# my sweetypie has died



## Lynnette (Dec 12, 2004)

hello

I have mentioned my pet pigeon & all her problems (her wings & foot)....I gave her so much attention & the best of vitamin/minerals etc.....she was about 3 months. She used to tip over often because of her clawed foot, but lately she tipped more often, but was happy when I held her against me & ate well. There seemed no pain. This morning she was on her side & cold.....I warmed her & she took water.....but she could no longer stand.....I held her close for 2 hours....she faded & finally was gone. She took a great lot of my heart with her...I am grateful for a little creature so utterly dependent who was such a sweet spirit...I miss her dreadfully, but know it is best for her.
Lynnette


----------



## Pigeonpal2002 (Jul 27, 2002)

Hi Lynnette, 

I'm very sorry to hear about your Sweetypie You did all you could for her and made sure she was comfortable when she passed away.

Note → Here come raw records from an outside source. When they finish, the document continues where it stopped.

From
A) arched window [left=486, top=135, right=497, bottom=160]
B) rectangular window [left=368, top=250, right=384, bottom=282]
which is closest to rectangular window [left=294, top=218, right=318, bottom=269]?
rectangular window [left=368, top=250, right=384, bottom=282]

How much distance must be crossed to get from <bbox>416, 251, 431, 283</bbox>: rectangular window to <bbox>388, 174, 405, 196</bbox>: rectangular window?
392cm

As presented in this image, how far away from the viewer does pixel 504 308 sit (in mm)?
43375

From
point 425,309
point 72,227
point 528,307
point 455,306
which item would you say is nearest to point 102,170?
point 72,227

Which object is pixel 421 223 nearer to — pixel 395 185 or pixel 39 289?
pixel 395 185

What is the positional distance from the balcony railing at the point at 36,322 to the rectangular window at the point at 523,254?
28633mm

It's never easy and I'm truly sorry for your loss


----------



## pigeonmama (Jan 9, 2005)

Oh, Lynette,
I am so sorry over the loss of your little bird. It hurts as much, I think , as losing a child, when you lose a pet that relies on you for comfort, love, and care. Special needs animals just bond so much more closely to their people than more independent animals, and we bond just as closely to them. I'm sending you the biggest hug.
Love,
daryl


----------



## Whitefeather (Sep 2, 2002)

Hello Lynette,

I am so sorry to hear of the loss of your sweet baby. 

When pigeons pass through our lives, they leave behind, treasured memories in a nest they have built close to our hearts.  
Sweetypie will never be far away. 


Cindy


----------



## feralpigeon (Feb 14, 2005)

Hi Lynette,
I'm very sorry to hear about Sweetie pie and know that all the love and caring you gave her made her feel safe and loved while being in a such a vulnerable state.


----------



## Skyeking (Jan 17, 2003)

Hello Lynette,

I'm so sorry to hear the news. This is such hard time, I know, I went thru this myself. I didn't know where to turn after it happened to my beloved Pee Wee. I felt so helpless, like I failed. 

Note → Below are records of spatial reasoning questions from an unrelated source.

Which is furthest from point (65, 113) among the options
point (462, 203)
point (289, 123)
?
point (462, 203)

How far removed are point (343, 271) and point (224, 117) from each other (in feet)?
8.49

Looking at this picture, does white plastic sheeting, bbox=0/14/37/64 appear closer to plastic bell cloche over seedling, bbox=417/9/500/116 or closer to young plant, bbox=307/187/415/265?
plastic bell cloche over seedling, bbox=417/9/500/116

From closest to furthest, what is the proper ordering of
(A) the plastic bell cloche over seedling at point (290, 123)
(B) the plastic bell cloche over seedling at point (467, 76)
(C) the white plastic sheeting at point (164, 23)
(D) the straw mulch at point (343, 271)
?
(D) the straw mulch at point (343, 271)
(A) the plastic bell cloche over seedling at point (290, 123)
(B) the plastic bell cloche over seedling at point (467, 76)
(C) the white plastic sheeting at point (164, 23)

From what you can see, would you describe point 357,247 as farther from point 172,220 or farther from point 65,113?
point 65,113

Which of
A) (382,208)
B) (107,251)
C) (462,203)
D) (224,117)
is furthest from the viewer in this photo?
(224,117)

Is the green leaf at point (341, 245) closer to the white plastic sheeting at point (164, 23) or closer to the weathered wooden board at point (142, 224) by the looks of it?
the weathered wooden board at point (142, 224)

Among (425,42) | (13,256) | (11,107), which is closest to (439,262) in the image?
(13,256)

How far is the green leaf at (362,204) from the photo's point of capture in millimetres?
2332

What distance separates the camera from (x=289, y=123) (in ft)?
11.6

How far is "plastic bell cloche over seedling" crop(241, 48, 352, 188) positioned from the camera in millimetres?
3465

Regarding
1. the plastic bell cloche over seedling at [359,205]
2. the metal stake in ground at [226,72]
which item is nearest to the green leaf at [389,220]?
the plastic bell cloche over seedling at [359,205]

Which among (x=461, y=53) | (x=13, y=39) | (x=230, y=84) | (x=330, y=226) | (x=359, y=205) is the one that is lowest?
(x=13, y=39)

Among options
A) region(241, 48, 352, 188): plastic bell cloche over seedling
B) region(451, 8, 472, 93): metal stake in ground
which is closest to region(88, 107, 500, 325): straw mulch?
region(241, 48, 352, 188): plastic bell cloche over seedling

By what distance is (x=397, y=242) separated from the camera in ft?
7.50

Remember, that you cared and were there for her when no one else was, and you shared the last moments of her life with her, and you gave her great comfort. That was the most important thing you did for her, as hard as it was on you.

Animals enter into the spirit world much easier then we do, and you made it even easier for her. Take comfort in the fact that she is happy, has no more pain, and she is eternally gratefull to you and loves you.

God Bless you for all your love and support to this bird, as she is part of His creation.

Treesa


----------



## Reti (Jul 20, 2003)

I am so sorry for your loss, Lynnette.
We know what it feels like, too many of us have been though this kind of heartache.
She is an angel in heaven now, watching over you.

Bless her little soul and bless you for all the wonderful care and love you gave her.

Reti


----------



## Lin Hansen (Jan 9, 2004)

AZWhitefeather said:


> When pigeons pass through our lives, they leave behind, treasured memories in a nest they have built close to our hearts.
> Sweetypie will never be far away.



Cindy.....that is a beautiful thought to comfort Lynette and and others who have suffered the loss of their beloved birds....very touching.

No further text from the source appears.